What you have to do: Reproduce the data in its entirety, exactly as supplied.

*** Opening of Extracted records ***

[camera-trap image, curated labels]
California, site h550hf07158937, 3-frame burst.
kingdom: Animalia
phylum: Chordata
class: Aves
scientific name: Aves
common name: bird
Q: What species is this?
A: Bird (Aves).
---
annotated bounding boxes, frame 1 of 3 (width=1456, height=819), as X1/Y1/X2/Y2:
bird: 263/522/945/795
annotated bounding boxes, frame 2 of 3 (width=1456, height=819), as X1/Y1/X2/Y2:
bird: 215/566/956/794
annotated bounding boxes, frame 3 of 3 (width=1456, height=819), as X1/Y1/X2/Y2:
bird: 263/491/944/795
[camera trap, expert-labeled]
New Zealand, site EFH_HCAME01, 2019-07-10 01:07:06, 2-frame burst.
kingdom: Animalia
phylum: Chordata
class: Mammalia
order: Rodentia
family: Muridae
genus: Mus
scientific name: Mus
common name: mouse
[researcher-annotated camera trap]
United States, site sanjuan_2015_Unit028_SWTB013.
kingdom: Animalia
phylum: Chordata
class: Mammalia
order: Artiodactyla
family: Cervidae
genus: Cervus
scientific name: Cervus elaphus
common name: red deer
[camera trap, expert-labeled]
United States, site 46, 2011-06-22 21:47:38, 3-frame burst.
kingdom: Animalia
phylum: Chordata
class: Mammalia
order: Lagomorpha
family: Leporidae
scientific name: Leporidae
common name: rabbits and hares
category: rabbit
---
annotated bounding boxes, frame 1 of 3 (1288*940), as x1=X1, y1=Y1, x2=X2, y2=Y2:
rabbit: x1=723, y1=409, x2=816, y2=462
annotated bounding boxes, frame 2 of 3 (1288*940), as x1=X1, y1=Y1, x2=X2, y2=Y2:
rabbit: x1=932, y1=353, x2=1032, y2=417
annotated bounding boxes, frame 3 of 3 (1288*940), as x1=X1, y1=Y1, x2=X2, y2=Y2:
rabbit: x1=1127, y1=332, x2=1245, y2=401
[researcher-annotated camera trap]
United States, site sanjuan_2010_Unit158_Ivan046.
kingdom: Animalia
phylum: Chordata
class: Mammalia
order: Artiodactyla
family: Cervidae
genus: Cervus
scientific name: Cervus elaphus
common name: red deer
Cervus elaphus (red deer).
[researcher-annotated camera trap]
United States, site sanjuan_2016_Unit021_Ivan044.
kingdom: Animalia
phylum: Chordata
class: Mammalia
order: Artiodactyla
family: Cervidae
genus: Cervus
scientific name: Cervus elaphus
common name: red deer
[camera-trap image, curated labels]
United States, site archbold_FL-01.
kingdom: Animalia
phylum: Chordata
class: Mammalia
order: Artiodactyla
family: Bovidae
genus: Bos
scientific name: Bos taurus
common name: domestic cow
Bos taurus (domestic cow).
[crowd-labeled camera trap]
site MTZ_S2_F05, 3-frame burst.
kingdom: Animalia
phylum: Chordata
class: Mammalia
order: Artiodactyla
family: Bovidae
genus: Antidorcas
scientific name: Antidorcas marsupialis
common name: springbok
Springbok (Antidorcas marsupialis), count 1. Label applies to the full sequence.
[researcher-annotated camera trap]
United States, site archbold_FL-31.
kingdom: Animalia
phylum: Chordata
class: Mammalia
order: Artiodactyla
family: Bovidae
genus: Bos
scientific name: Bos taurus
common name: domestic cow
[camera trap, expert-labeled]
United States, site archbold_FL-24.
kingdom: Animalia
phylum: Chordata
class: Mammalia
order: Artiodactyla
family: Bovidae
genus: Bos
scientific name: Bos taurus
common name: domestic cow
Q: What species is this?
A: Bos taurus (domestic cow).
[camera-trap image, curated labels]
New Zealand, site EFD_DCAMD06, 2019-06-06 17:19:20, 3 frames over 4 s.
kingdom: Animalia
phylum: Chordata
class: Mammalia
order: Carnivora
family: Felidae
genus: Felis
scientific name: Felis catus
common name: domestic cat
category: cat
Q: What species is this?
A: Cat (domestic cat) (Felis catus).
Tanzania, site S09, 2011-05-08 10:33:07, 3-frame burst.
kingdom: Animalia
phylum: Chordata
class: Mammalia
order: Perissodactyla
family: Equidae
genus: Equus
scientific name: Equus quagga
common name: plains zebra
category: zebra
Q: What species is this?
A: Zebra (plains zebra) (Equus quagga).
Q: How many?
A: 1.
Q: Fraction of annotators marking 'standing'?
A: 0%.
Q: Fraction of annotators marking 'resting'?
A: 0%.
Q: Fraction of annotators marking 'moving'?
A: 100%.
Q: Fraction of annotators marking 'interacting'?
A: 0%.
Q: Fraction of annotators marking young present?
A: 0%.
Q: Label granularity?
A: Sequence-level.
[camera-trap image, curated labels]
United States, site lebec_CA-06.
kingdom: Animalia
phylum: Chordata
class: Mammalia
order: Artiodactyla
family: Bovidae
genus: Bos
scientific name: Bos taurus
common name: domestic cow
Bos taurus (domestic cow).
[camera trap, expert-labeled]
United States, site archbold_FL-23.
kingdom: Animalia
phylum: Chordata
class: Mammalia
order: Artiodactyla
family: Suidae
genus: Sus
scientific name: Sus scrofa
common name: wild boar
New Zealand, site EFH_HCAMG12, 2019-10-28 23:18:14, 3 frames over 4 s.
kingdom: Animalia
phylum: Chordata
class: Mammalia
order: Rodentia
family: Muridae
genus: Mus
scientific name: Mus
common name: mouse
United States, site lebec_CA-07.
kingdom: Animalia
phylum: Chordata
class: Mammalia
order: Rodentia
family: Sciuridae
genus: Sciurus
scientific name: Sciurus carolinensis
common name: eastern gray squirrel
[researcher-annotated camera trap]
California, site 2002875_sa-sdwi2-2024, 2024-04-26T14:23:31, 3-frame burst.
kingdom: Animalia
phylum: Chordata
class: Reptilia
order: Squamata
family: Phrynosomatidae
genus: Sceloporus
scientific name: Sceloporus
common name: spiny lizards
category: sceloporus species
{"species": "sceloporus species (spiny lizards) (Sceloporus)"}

*** Close of Extracted records ***

Solution:
[camera-trap image, curated labels]
California, site h550hf07158937, 3-frame burst.
kingdom: Animalia
phylum: Chordata
class: Aves
scientific name: Aves
common name: bird
Q: What species is this?
A: Bird (Aves).
---
annotated bounding boxes, frame 1 of 3 (width=1456, height=819), as X1/Y1/X2/Y2:
bird: 263/522/945/795
annotated bounding boxes, frame 2 of 3 (width=1456, height=819), as X1/Y1/X2/Y2:
bird: 215/566/956/794
annotated bounding boxes, frame 3 of 3 (width=1456, height=819), as X1/Y1/X2/Y2:
bird: 263/491/944/795
[camera trap, expert-labeled]
New Zealand, site EFH_HCAME01, 2019-07-10 01:07:06, 2-frame burst.
kingdom: Animalia
phylum: Chordata
class: Mammalia
order: Rodentia
family: Muridae
genus: Mus
scientific name: Mus
common name: mouse
[researcher-annotated camera trap]
United States, site sanjuan_2015_Unit028_SWTB013.
kingdom: Animalia
phylum: Chordata
class: Mammalia
order: Artiodactyla
family: Cervidae
genus: Cervus
scientific name: Cervus elaphus
common name: red deer
[camera trap, expert-labeled]
United States, site 46, 2011-06-22 21:47:38, 3-frame burst.
kingdom: Animalia
phylum: Chordata
class: Mammalia
order: Lagomorpha
family: Leporidae
scientific name: Leporidae
common name: rabbits and hares
category: rabbit
---
annotated bounding boxes, frame 1 of 3 (1288*940), as x1=X1, y1=Y1, x2=X2, y2=Y2:
rabbit: x1=723, y1=409, x2=816, y2=462
annotated bounding boxes, frame 2 of 3 (1288*940), as x1=X1, y1=Y1, x2=X2, y2=Y2:
rabbit: x1=932, y1=353, x2=1032, y2=417
annotated bounding boxes, frame 3 of 3 (1288*940), as x1=X1, y1=Y1, x2=X2, y2=Y2:
rabbit: x1=1127, y1=332, x2=1245, y2=401
[researcher-annotated camera trap]
United States, site sanjuan_2010_Unit158_Ivan046.
kingdom: Animalia
phylum: Chordata
class: Mammalia
order: Artiodactyla
family: Cervidae
genus: Cervus
scientific name: Cervus elaphus
common name: red deer
Cervus elaphus (red deer).
[researcher-annotated camera trap]
United States, site sanjuan_2016_Unit021_Ivan044.
kingdom: Animalia
phylum: Chordata
class: Mammalia
order: Artiodactyla
family: Cervidae
genus: Cervus
scientific name: Cervus elaphus
common name: red deer
[camera-trap image, curated labels]
United States, site archbold_FL-01.
kingdom: Animalia
phylum: Chordata
class: Mammalia
order: Artiodactyla
family: Bovidae
genus: Bos
scientific name: Bos taurus
common name: domestic cow
Bos taurus (domestic cow).
[crowd-labeled camera trap]
site MTZ_S2_F05, 3-frame burst.
kingdom: Animalia
phylum: Chordata
class: Mammalia
order: Artiodactyla
family: Bovidae
genus: Antidorcas
scientific name: Antidorcas marsupialis
common name: springbok
Springbok (Antidorcas marsupialis), count 1. Label applies to the full sequence.
[researcher-annotated camera trap]
United States, site archbold_FL-31.
kingdom: Animalia
phylum: Chordata
class: Mammalia
order: Artiodactyla
family: Bovidae
genus: Bos
scientific name: Bos taurus
common name: domestic cow
[camera trap, expert-labeled]
United States, site archbold_FL-24.
kingdom: Animalia
phylum: Chordata
class: Mammalia
order: Artiodactyla
family: Bovidae
genus: Bos
scientific name: Bos taurus
common name: domestic cow
Q: What species is this?
A: Bos taurus (domestic cow).
[camera-trap image, curated labels]
New Zealand, site EFD_DCAMD06, 2019-06-06 17:19:20, 3 frames over 4 s.
kingdom: Animalia
phylum: Chordata
class: Mammalia
order: Carnivora
family: Felidae
genus: Felis
scientific name: Felis catus
common name: domestic cat
category: cat
Q: What species is this?
A: Cat (domestic cat) (Felis catus).
Tanzania, site S09, 2011-05-08 10:33:07, 3-frame burst.
kingdom: Animalia
phylum: Chordata
class: Mammalia
order: Perissodactyla
family: Equidae
genus: Equus
scientific name: Equus quagga
common name: plains zebra
category: zebra
Q: What species is this?
A: Zebra (plains zebra) (Equus quagga).
Q: How many?
A: 1.
Q: Fraction of annotators marking 'standing'?
A: 0%.
Q: Fraction of annotators marking 'resting'?
A: 0%.
Q: Fraction of annotators marking 'moving'?
A: 100%.
Q: Fraction of annotators marking 'interacting'?
A: 0%.
Q: Fraction of annotators marking young present?
A: 0%.
Q: Label granularity?
A: Sequence-level.
[camera-trap image, curated labels]
United States, site lebec_CA-06.
kingdom: Animalia
phylum: Chordata
class: Mammalia
order: Artiodactyla
family: Bovidae
genus: Bos
scientific name: Bos taurus
common name: domestic cow
Bos taurus (domestic cow).
[camera trap, expert-labeled]
United States, site archbold_FL-23.
kingdom: Animalia
phylum: Chordata
class: Mammalia
order: Artiodactyla
family: Suidae
genus: Sus
scientific name: Sus scrofa
common name: wild boar
New Zealand, site EFH_HCAMG12, 2019-10-28 23:18:14, 3 frames over 4 s.
kingdom: Animalia
phylum: Chordata
class: Mammalia
order: Rodentia
family: Muridae
genus: Mus
scientific name: Mus
common name: mouse
United States, site lebec_CA-07.
kingdom: Animalia
phylum: Chordata
class: Mammalia
order: Rodentia
family: Sciuridae
genus: Sciurus
scientific name: Sciurus carolinensis
common name: eastern gray squirrel
[researcher-annotated camera trap]
California, site 2002875_sa-sdwi2-2024, 2024-04-26T14:23:31, 3-frame burst.
kingdom: Animalia
phylum: Chordata
class: Reptilia
order: Squamata
family: Phrynosomatidae
genus: Sceloporus
scientific name: Sceloporus
common name: spiny lizards
category: sceloporus species
{"species": "sceloporus species (spiny lizards) (Sceloporus)"}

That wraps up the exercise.